The Random Walk in Numbers
One of the most counterintuitive things about Brownian motion is how particles spread out over time. A particle doesn’t travel steadily in one direction. Instead, its average distance from the starting point grows with the square root of time. Double the elapsed time, and the particle has only drifted about 1.4 times as far, not twice as far. This is the hallmark of what mathematicians call a “random walk.”
In two dimensions (like a particle moving across a microscope slide), the mean squared displacement equals four times the diffusion coefficient multiplied by time. The diffusion coefficient itself captures how easily the particle moves through the fluid: it increases with temperature (faster-moving molecules deliver harder kicks) and decreases with the viscosity of the fluid and the size of the particle. A small particle in warm, thin liquid will wander much faster than a large particle in cold, thick fluid.
Brownian Motion Inside Living Cells
Brownian motion isn’t just a physics curiosity. Inside your cells, it’s a fundamental transport mechanism. Proteins, signaling molecules, and other molecular machinery rely on random thermal diffusion to find their targets. A protein released into the cell’s interior doesn’t follow a set path to its destination. It bounces around randomly until it happens to collide with the right binding partner.

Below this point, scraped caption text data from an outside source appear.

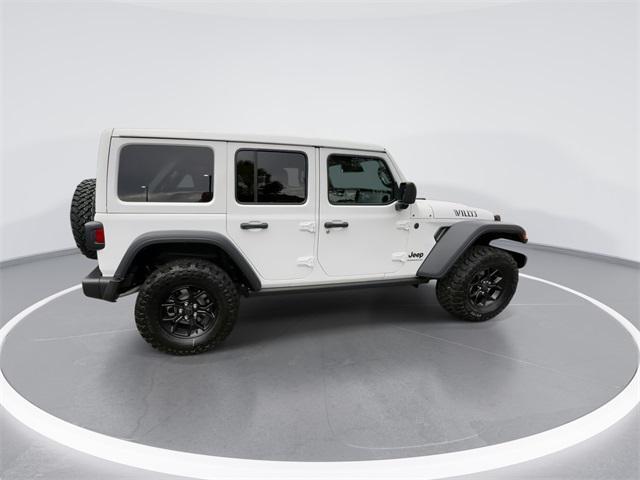 new 2026 Jeep Wrangler car, priced at $50,320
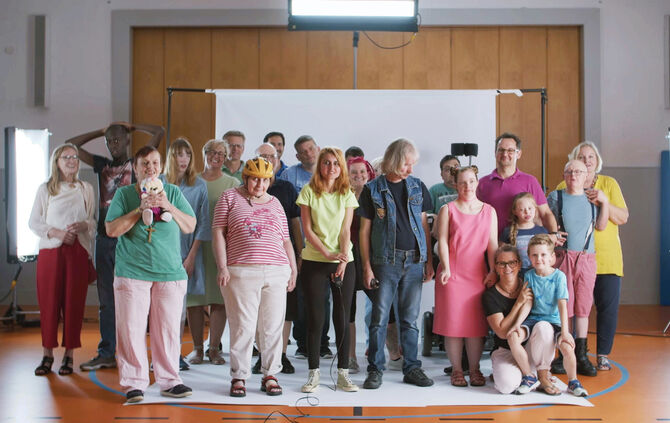 Filmpremiere Selbst ist die Jule Pressefoto 01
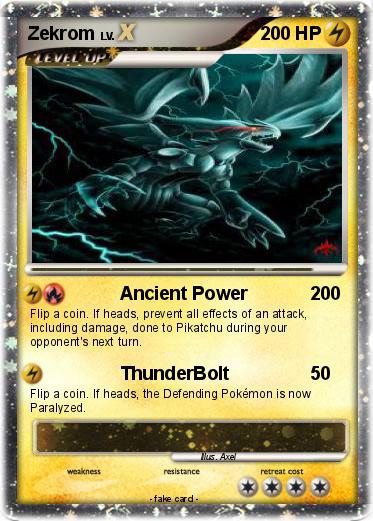 Pokemon Zekrom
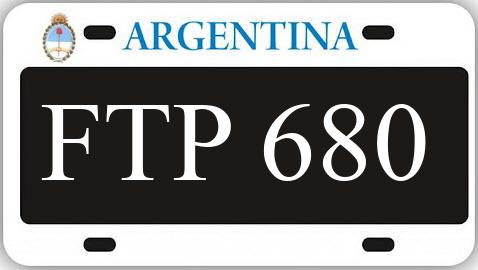 Patente FTP680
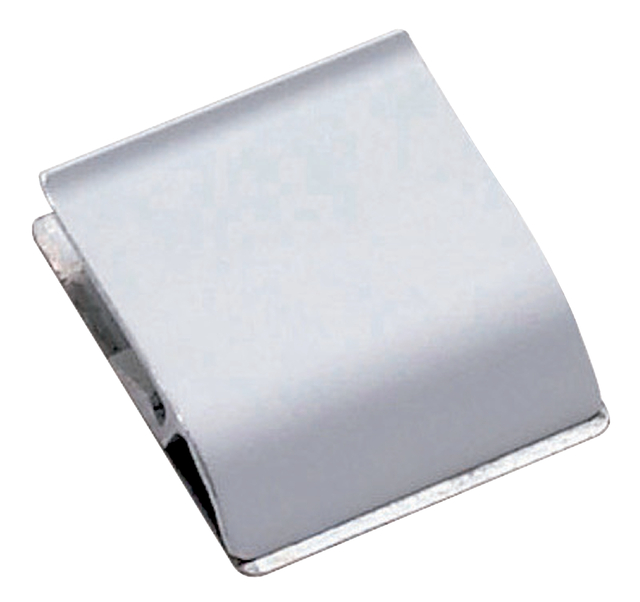 Klemlijst MAUL 35x40mm aluminium zelfklevend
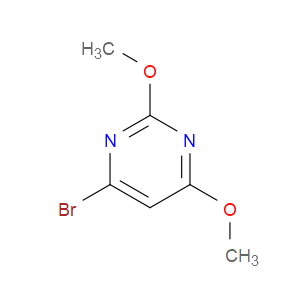 4-BROMO-2,6-DIMETHOXYPYRIMIDINE - Click Image to Close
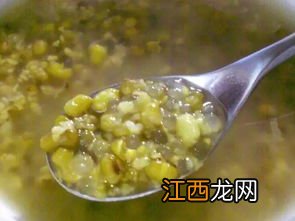 绿豆煮多久消暑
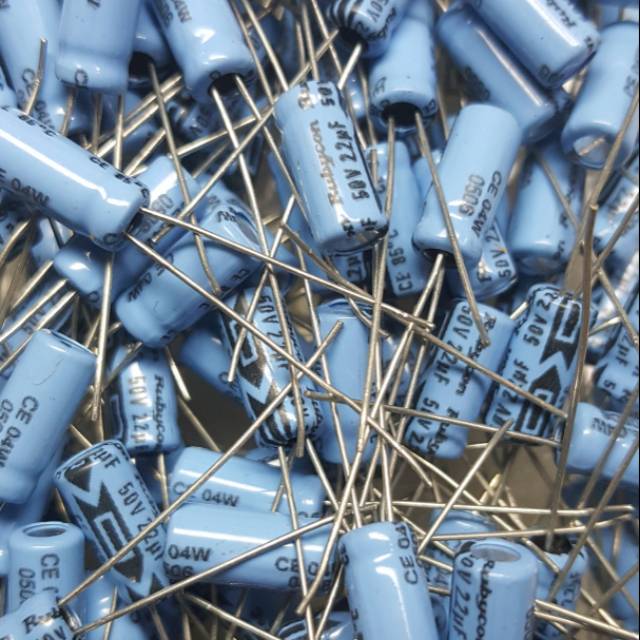 2.2Uf 50V 2.2Uf 50V Rubycon Asli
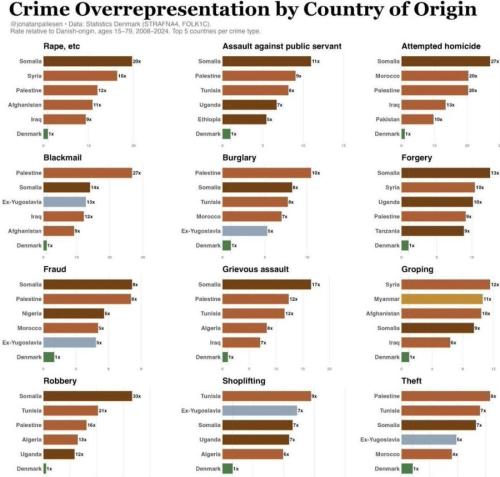 DENMARK ISLAM CRIME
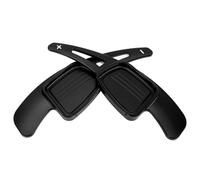 UPALDHOU Mattes Aluminum Alloy Alloy The Rowing of Flyer Reduction Reduces Switching Spending for A4 A5 Q5 A7 A7 Autolieber (Black)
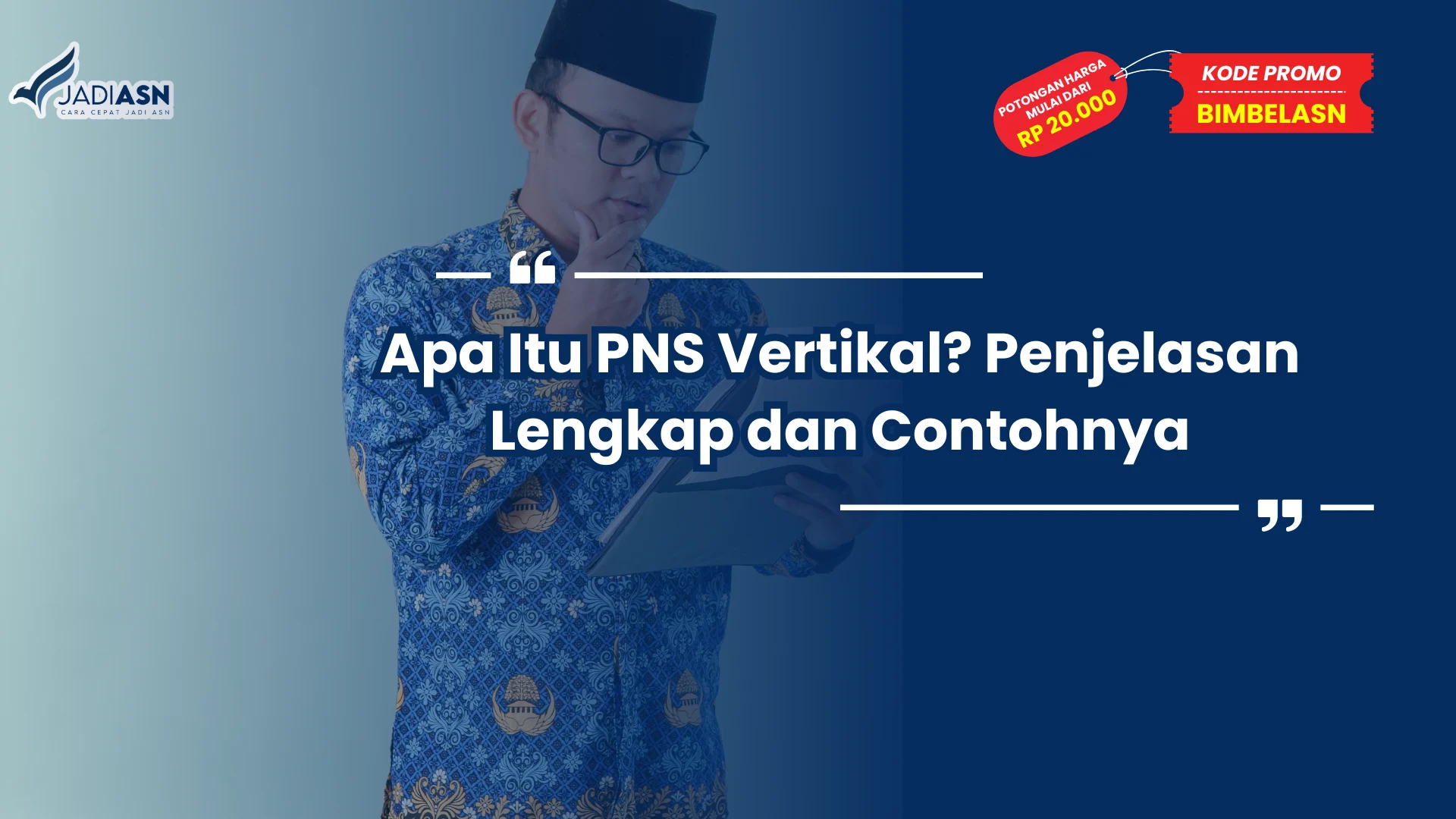 Apa Itu PNS Vertikal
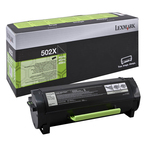 Lexmark/Ibm - Toner - Nero - 50F2X00 - return program - 10.000 pag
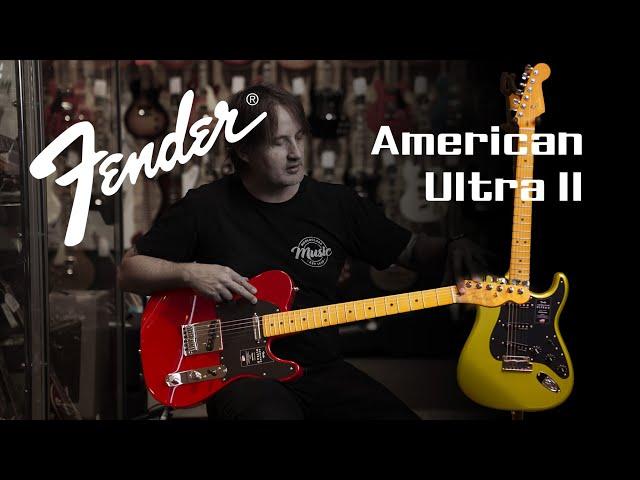 Fender American Ultra II | Mooloolaba Music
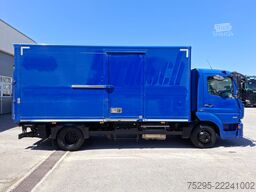 Mercedes-Benz Atego  816 Koffer LBW Schiebetür Kamera TÜV 02 27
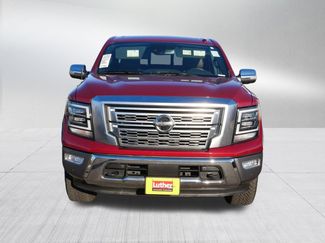 Used 2021 Nissan Titan Platinum Reserve w/ Moonroof Package video 2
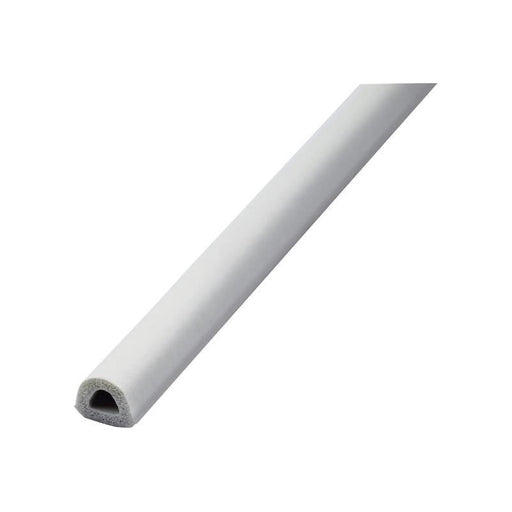 Faithfull EPDM Draught Excluder White 6M 9 x 7.5mm Faithfull - RockBottom Northampton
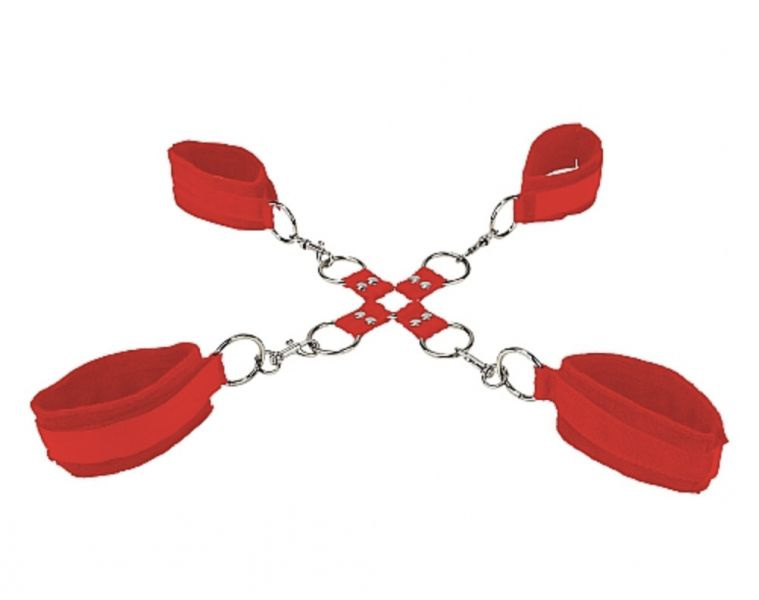 Ouch hand and leg cuffs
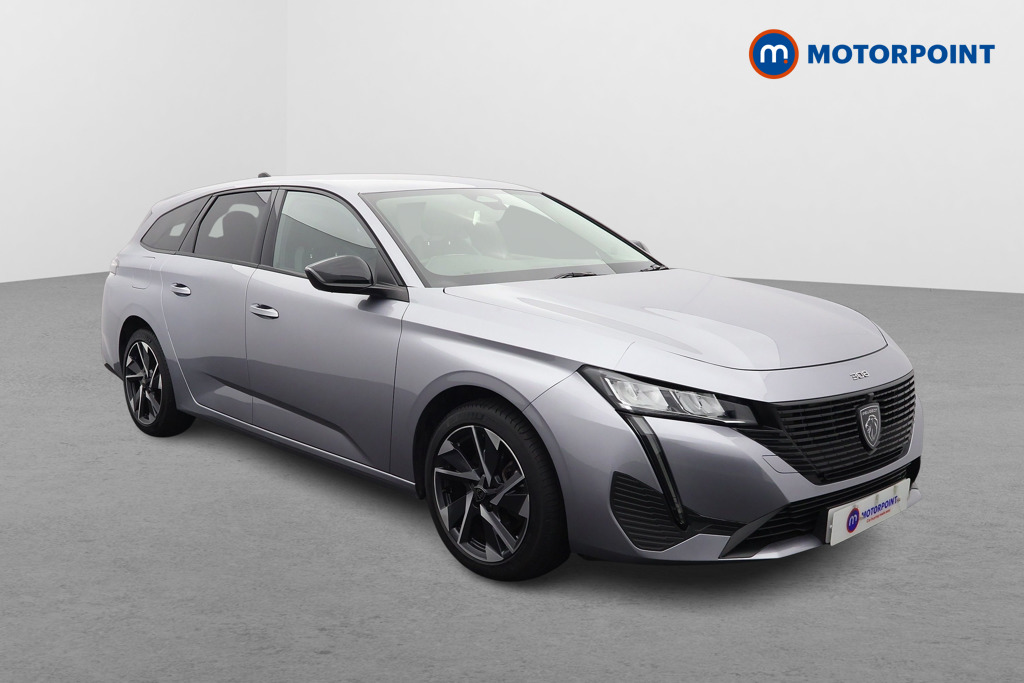 Peugeot 308 Allure Automatic Petrol Estate - Stock Number (1558370) - Drivers side front corner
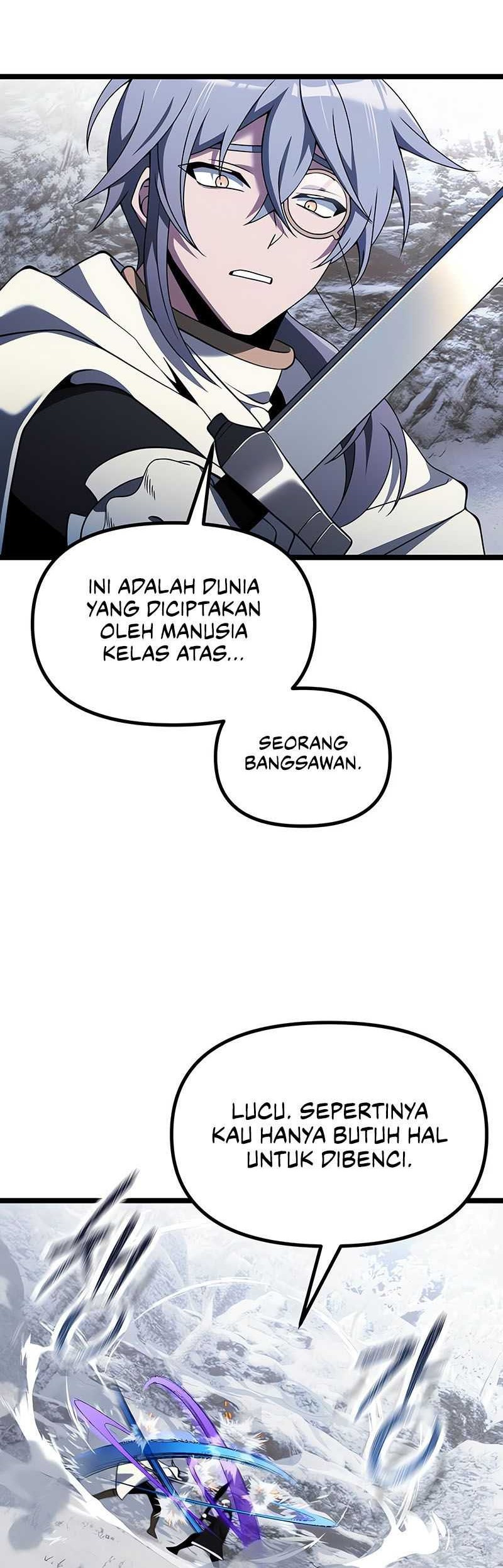 Terminally-Ill Genius Dark Knight chapter 41 halaman 42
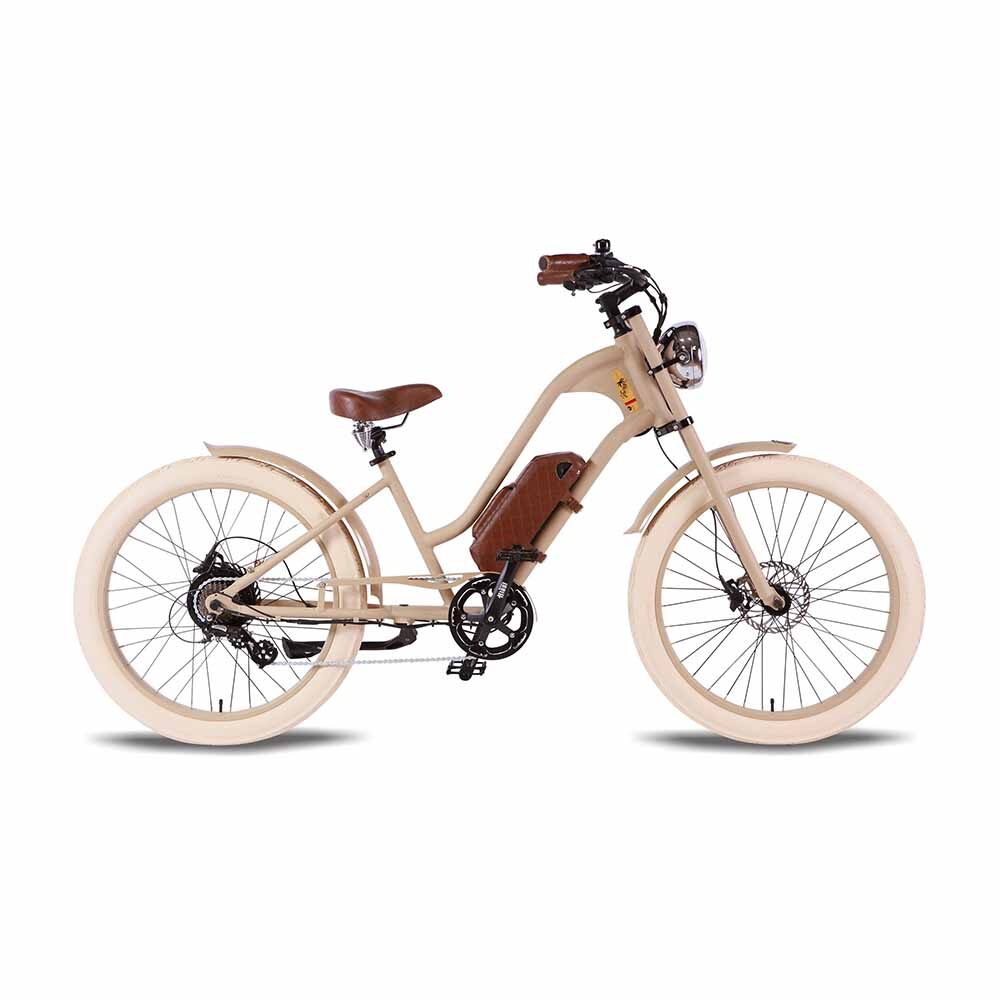 Michael Blast Vacay Retro Cruiser 500 Watt Electric Bicycle - Image 4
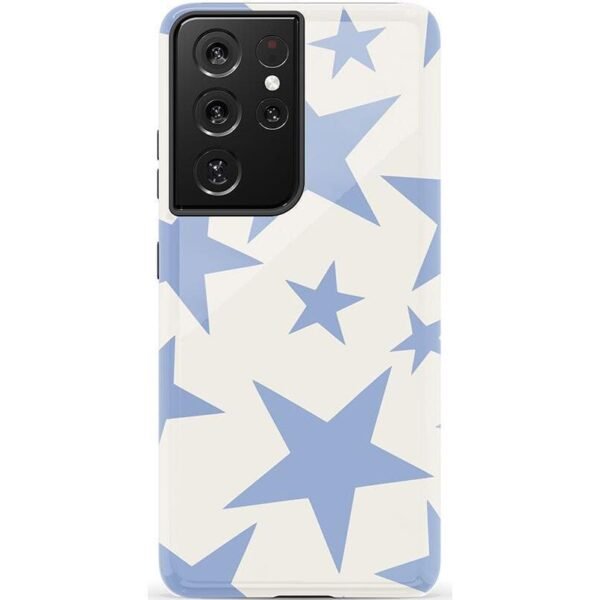 Stars Align | Blue & White Stars Samsung Case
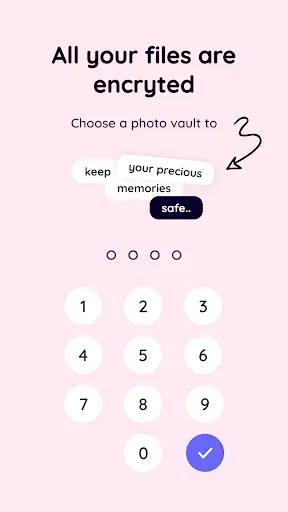 Скриншот 3 — Photo Vault - Secret Locker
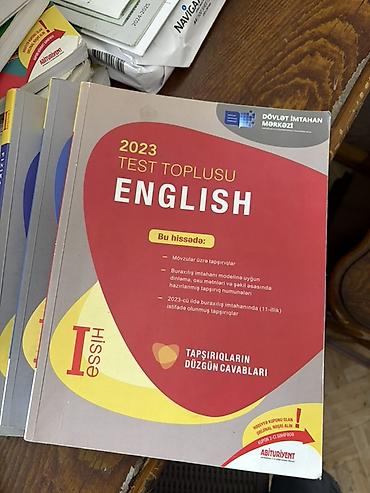 Testlər: Heresi 3 manata düşür 2023 Test Toplusu – Azərbaycan dili və İngilis — 4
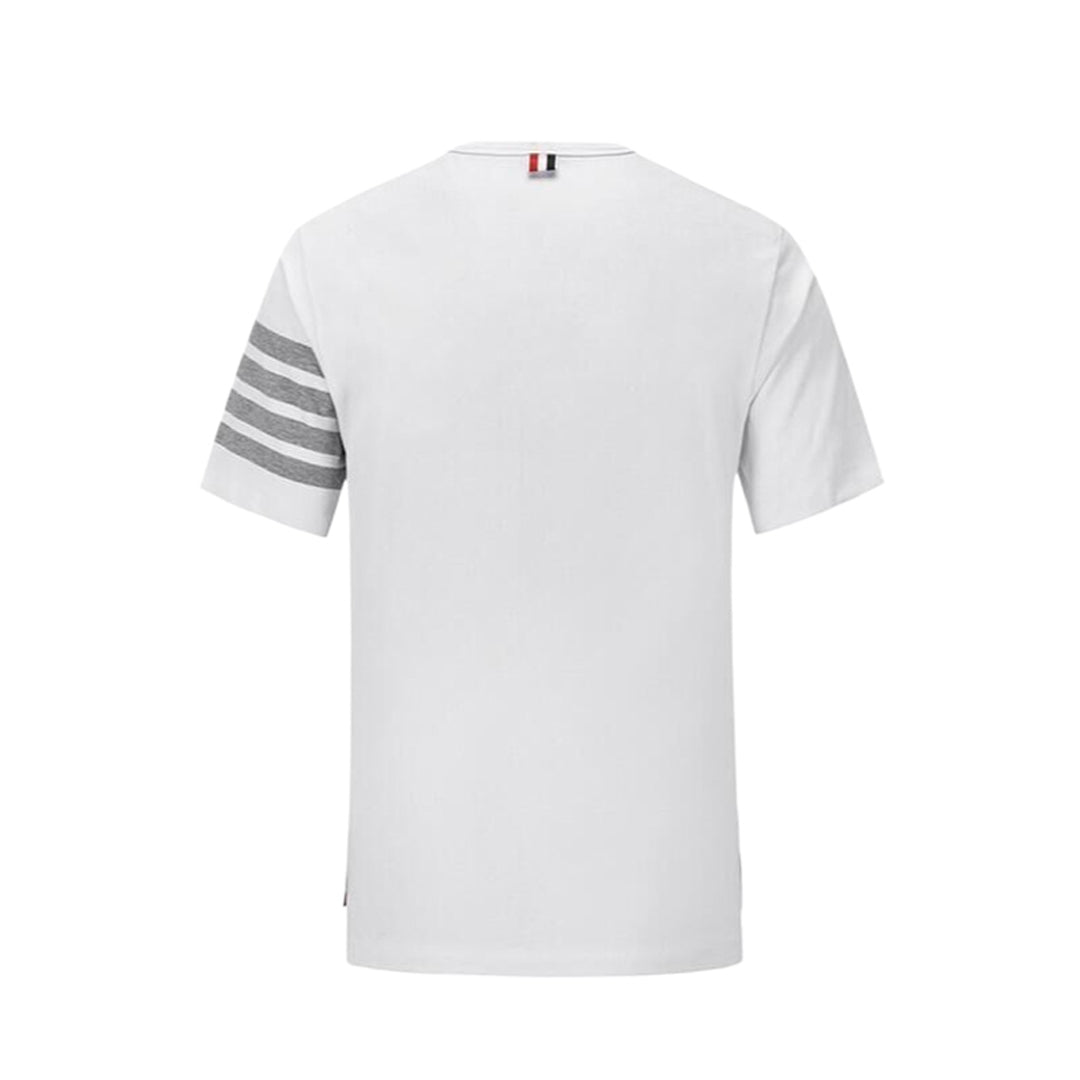 Thom Browne  puppy embroidery T-shirt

That said, cells don’t rely on Brownian motion alone. Motor proteins actively haul cargo like vesicles and organelles along structural filaments inside the cell, providing directed transport over longer distances. The interplay between these two modes, random diffusion for short-range encounters and motor-driven transport for long-range delivery, is central to how cells function. Research on intracellular motion has shown that the crowded interior of a cell often slows diffusion below what you’d predict from simple Brownian motion, because molecules have to navigate around organelles, structural scaffolding, and dense concentrations of other molecules.
How to See It Yourself
You can observe Brownian motion with a standard optical microscope. Lab setups typically use latex microspheres (tiny plastic beads a micron or so across) suspended in water, viewed at 40× magnification through an objective lens. At 10× you can find and focus on the particles, but 40× gives you a clear view of their erratic, jittering motion. A digital camera attached to the microscope can photograph a single particle at regular intervals, letting you track its path and even calculate the diffusion coefficient.
If you don’t have a microscope, the simplest demonstration is to add a drop of milk to a glass of water and shine a bright, narrow light through it. The fat globules in milk are small enough to exhibit noticeable Brownian motion, and with patience, you can see the scattered light flicker as particles jiggle. It won’t be as dramatic as a microscope view, but the principle is the same: tiny particles, constant molecular bombardment, and motion that never stops.